When measuring bias in BERT, comparing raw association scores (`prob_target`) can be misleading because the likelihood of a token is influenced by all other tokens in the sentence. Each token's probability depends on its surrounding context. Therefore, the likelihood of a target can change depending on the presence or absence of an attribute. Additionally, the likelihoods of different targets can be influenced differently by the same attribute.

In [None]:
# set the index to use to identify the target mask, which helps when there are multiple masks
# note that this index depends on the sentence template, and with our templates the target is always the first mask
target_idx = 0 

input = tokenizer.encode_plus(x['Sentence_TAM'], return_tensors='pt')
mask_index = torch.where(input['input_ids'][0] == tokenizer.mask_token_id)[target_idx]
target_ids = tokenizer.encode(x['Target'], add_special_tokens=False)
with torch.no_grad():
    output = model(**input)
last_hidden_state = output.logits[0]
softmax = F.softmax(last_hidden_state, dim=-1)
prob_prior = np.prod([softmax[mask_index, t].numpy()[0] for t in target_ids])
prob_prior

2.42944e-08

Compute the adjusted association score that is corrected by the prior probability. 

For interpretation:

- A negative adjusted association score means the target's probability is lower than the prior probability, indicating the attribute's context decreased the likelihood of predicting the target.
- A positive adjusted association score means the target's probability is higher than the prior probability, indicating the attribute's context increased the likelihood of predicting the target.

In other words:

- If the association score is negative, the attribute’s context decreased the probability that BERT predicts the target.
- If the association score is positive, the context increased the target’s probability of being predicted.

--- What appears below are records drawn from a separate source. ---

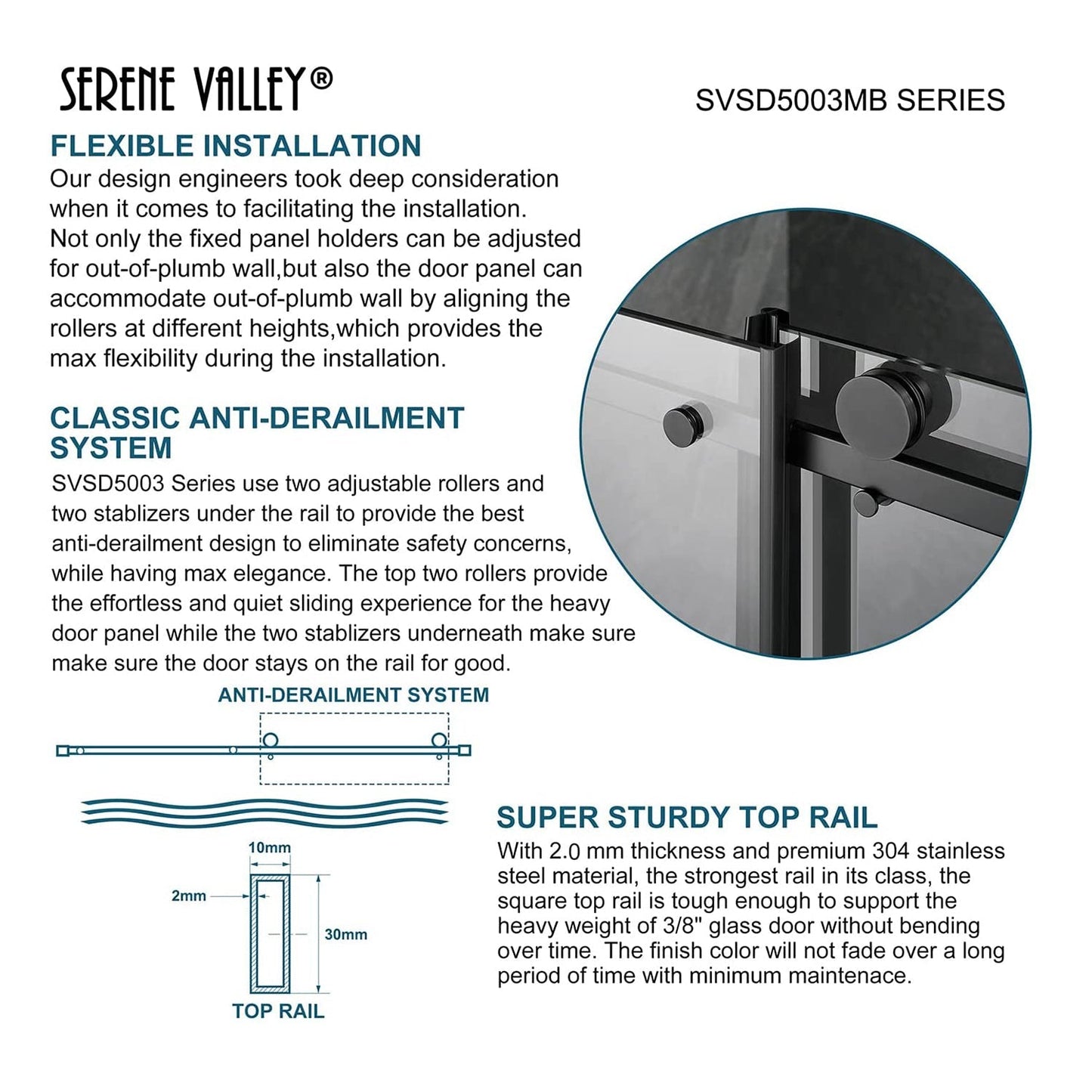 SERENE VALLEY®

SVSD5003MB SERIES

FLEXIBLE INSTALLATION

Our design engineers took deep consideration when it comes to facilitating the installation. Not only the fixed panel holders can be adjusted for out-of-plumb wall,but also the door panel can accommodate out-of-plumb wall by aligning the rollers at different heights,which provides the max flexibility during the installation.

CLASSIC ANTI-DERAILMENT SYSTEM

SVSD5003 Series use two adjustable rollers and two stablizers under the rail to provide the best anti-derailment design to eliminate safety concerns, while having max elegance. The top two rollers provide the effortless and quiet sliding experience for the heavy door panel while the two stablizers underneath make sure make sure the door stays on the rail for good.

ANTI-DERAILMENT SYSTEM

10mm

2mm

30mm

TOP RAIL

SUPER STURDY TOP RAIL

With 2.0 mm thickness and premium 304 stainless steel material, the strongest rail in its class, the square top rail is tough enough to support the heavy weight of 3/8" glass door without bending over time. The finish color will not fade over a long period of time with minimum maintenace.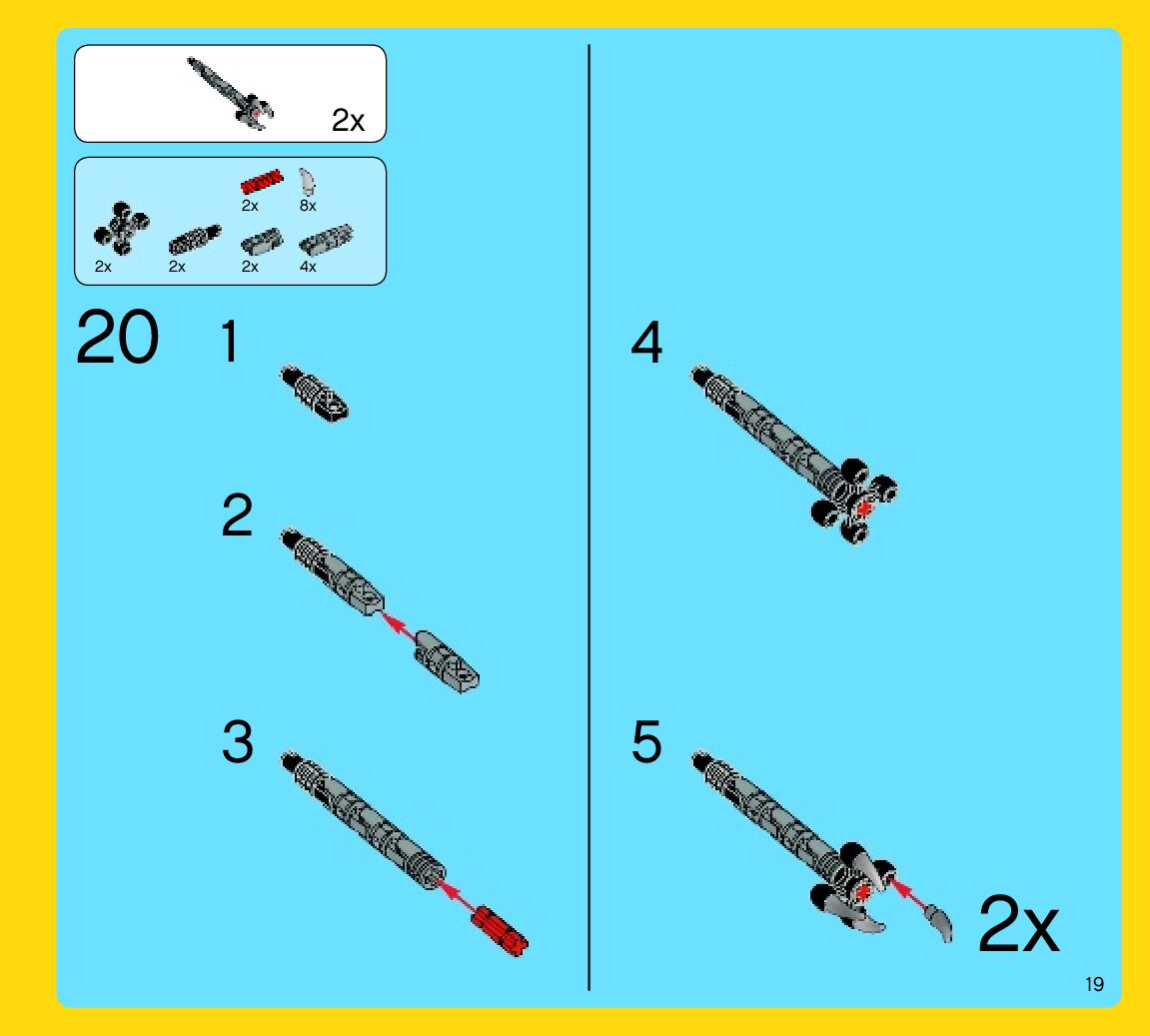 2x

2x
8x
2x
2x
2x
4x

20

1

2

3

4

5

2x

19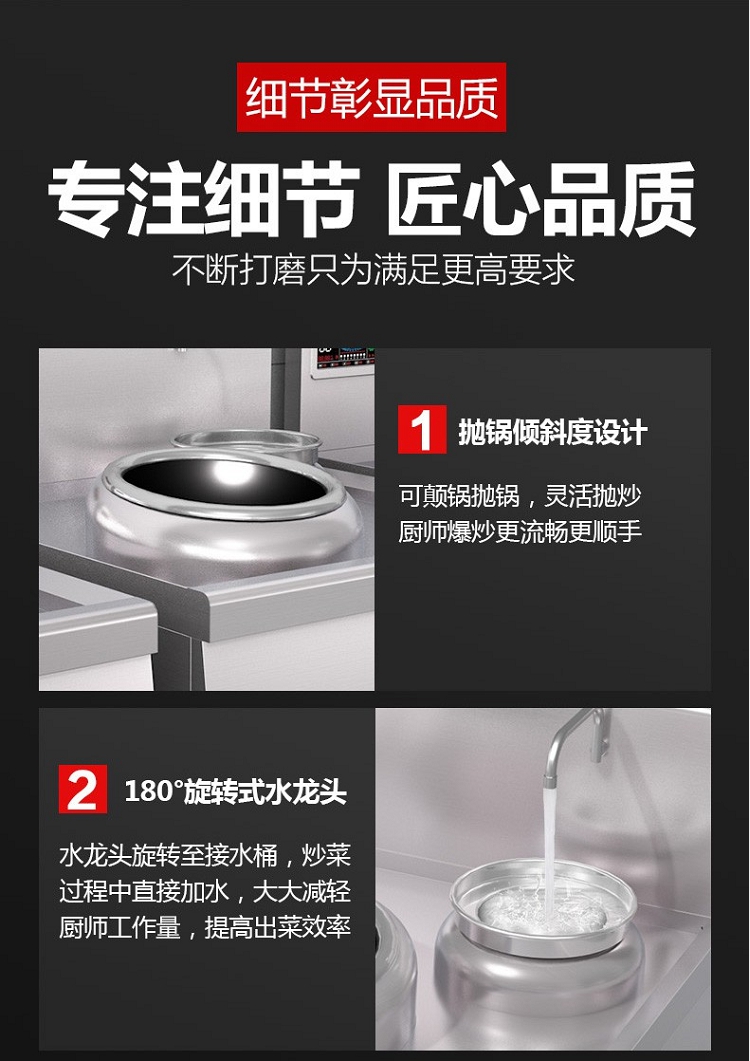 细节彰显品质

专注细节 匠心品质

不断打磨只为满足更高要求

1 抛锅倾斜度设计

可颠锅抛锅，灵活抛炒
厨师爆炒更流畅更顺手

2 180°旋转式水龙头

水龙头旋转至接水桶，炒菜过程中直接加水，大大减轻厨师工作量，提高出菜效率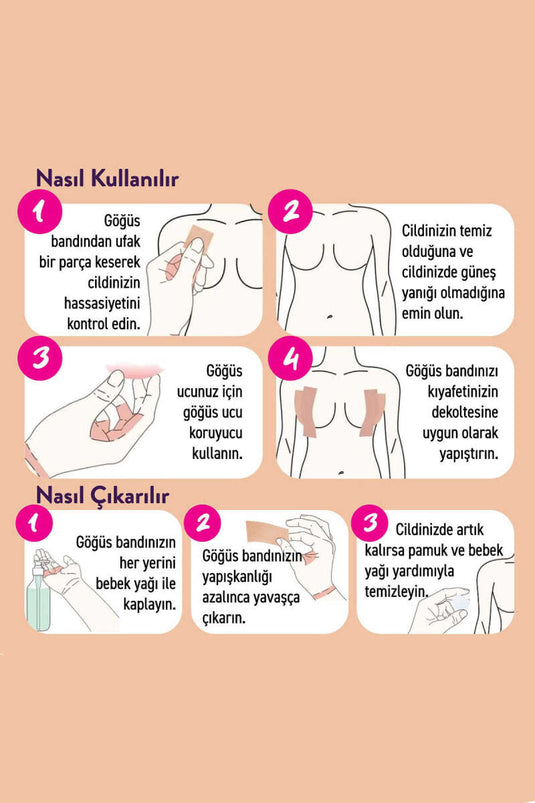 Nasıl Kullanılır

1
Göğüs bandından ufak bir parça keserek cildinizin hassasiyetini kontrol edin.

2
Cildinizin temiz olduğuna ve cildinizde güneş yanığı olmadığına emin olun.

3
Göğüs ucunuz için göğüs ucu koruyucu kullanın.

4
Göğüs bandınızı kıyafetinizin dekoltesine uygun olarak yapıştırın.

Nasıl Çıkarılır

1
Göğüs bandınızın her yerini bebek yağı ile kaplayın.

2
Göğüs bandınızın yapışkanlığı azalınca yavaşça çıkarın.

3
Cildinizde artık kalırsa pamuk ve bebek yağı yardımıyla temizleyin.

Therefore, if BERT has a higher positive association score for one target over another in a given context, it indicates that BERT is more likely to associate that target with the stereotype context. 

In [None]:
assoc_score = np.log(prob_target/prob_prior)
assoc_score

0.7741258

For the sentence "A person who is abled is aberrant," where the target is "abled" and the attribute is "aberrant," the association score between the target and the attribute is 0.77. Since this score is above 0, it suggests that BERT positively associates the target with the attribute. In other words, BERT is more likely to predict the "abled" target given the presence of the attribute "aberrant" in the sentence, compared to the sentence where the attribute is masked.

NOTE: This uses np.prod for calculating the probability... This is something that I added, because of multi-token targets.